One of the key elements of the Tableau and Athena model is that you only pay for the queries you run. This is an attractive feature since there is no hardware to set up, manage, or maintain.

For reference, here is an example of the monthly savings using Athena versus a traditional analytics warehouse:

In a use case where you are running 1 Redshift ds2.xlarge node, your savings would be about $560 a month, or $6,720 for the year with Athena. If you are running a cluster of 2 ds2.xlarge nodes, the savings would be about $1,220 per month or $14,600 per year. Not bad!

When you combine an Amazon S3 data lake, Amazon Athena, and Tableau’s new Hyper Engine, you can create a low-cost, serverless analytics stack.
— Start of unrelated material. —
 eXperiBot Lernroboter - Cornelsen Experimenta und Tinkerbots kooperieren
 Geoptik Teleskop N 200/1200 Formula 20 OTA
Overview: Bringing together an Amazon S3 data lake, Amazon Athena and Tableau

The basic premise is storing your data in an optimized data lake on S3 with Amazon Athena acting as the query service for that data (A). Tableau can then store a “cache” of that data within the Hyper Engine (B) to optimize performance. Simultaneously, reducing costs since you will perform fewer queries to Athena than you do the data resident in the Hyper Engine.

AWS Data Lake Architecture — S3, Athena, and Tableau

The pattern of using a local cache of the data is not uncommon for Tableau. What is unique in this case is that you are not paying for a data warehouse to be running 24/7. With Athena, you only pay for what you use, unlike your traditional analytics warehouse, which may have a lot of idle time that you are paying for.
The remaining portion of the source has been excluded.